No public reports indicate active exploitation of this specific CVE in the wild. However, the well-understood exploit path and the low complexity of triggering the leak mean that determined attackers could develop a reliable proof-of-concept quickly. Patching now is a proactive measure against future abuse.

What to do now.

The remediation steps are straightforward but demand attention to your specific environment:

  1. Identify affected hosts. List all Azure Linux instances (physical or virtual) in your inventory. Check which kernel version each is running (uname -r). Microsoft’s advisory does not specify a fixed kernel version publicly, but the update is distributed through the standard package manager. On Azure Linux, you can query for available kernel updates with tdnf check-update kernel.

  2. Apply the update. Install the patched kernel via your normal package management workflow:
    bash sudo tdnf update kernel
    After the update, reboot the instance to load the new kernel. For highly available services, perform a rolling update to avoid downtime.

  3. Verify the fix. After reboot, confirm the kernel version has changed. You can also examine the loaded modules (lsmod | grep bcm_sf2) to see if the driver is active. A patched kernel will have the driver either not loaded (on unaffected hardware) or fixed.

  4. Mitigate if you cannot patch immediately.
    - If the bcm_sf2 driver is not essential, blacklist it: create a file in /etc/modprobe.d/ with blacklist bcm_sf2. This prevents the driver from loading on next boot. Note that any network interfaces relying on this chip will be unavailable.
    - Restrict local access: enforce least privilege, monitor for suspicious kernel logs indicating driver reprobing, and limit shell access to trusted users.
    - Avoid driver reload operations: if your automation scripts bind/unbind the driver, temporarily disable those workflows until the patch is applied.

  5. Monitor for memory pressure. Even after patching, set up proactive monitoring of kernel memory usage. Tools like kmemleak (if enabled in your kernel) can catch similar leaks early. Track system-level metrics (slab usage, MemAvailable) over time to spot trends. An uptick in kernel slab allocations without a corresponding workload increase could indicate a new leak or an unpatched instance.

  6. Review your broader kernel update strategy. Kernel memory leaks are persistent across the industry. Treat kernel security updates with the same urgency as application patches. Azure Linux benefits from Microsoft’s direct oversight, so updates typically arrive quickly after upstream fixes.

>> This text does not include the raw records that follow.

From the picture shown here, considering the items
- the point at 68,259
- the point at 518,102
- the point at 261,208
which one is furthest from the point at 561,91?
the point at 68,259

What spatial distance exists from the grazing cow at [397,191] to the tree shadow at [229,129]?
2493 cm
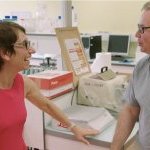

Automate patch deployment where possible, and test updates in a staging environment that mirrors production hardware.

Outlook.

Reference-count bugs in the Linux kernel are not going away. The mix of manual lifecycle management, complex error paths, and the sheer volume of driver code creates a constant background of similar issues. Microsoft’s prompt integration of the bcm_sf2 fix reflects a mature response pipeline, but the company’s advisory also hints at the broader challenge: Azure Linux is just one distribution, and many customers run a heterogeneous mix of Linux VMs. The fix for this CVE is available upstream for all distributions, so administrators managing other Linux systems should verify their own vendor’s status.

Microsoft’s use of CSAF/VEX data is a positive signal for transparency. As the industry moves toward standardized vulnerability reporting, consumers of Azure Linux can automate impact assessments and patch scheduling. This CVE serves as a test case: a relatively obscure driver bug becomes a manageable operational task when disclosure and remediation are clear.

The long-term lesson is one of discipline. Kernel memory leaks, even local-only ones, accumulate risk over time in always-on, high-uptime environments. Patch early, monitor aggressively, and assume that every missing put_device() is a slow-burning fuse.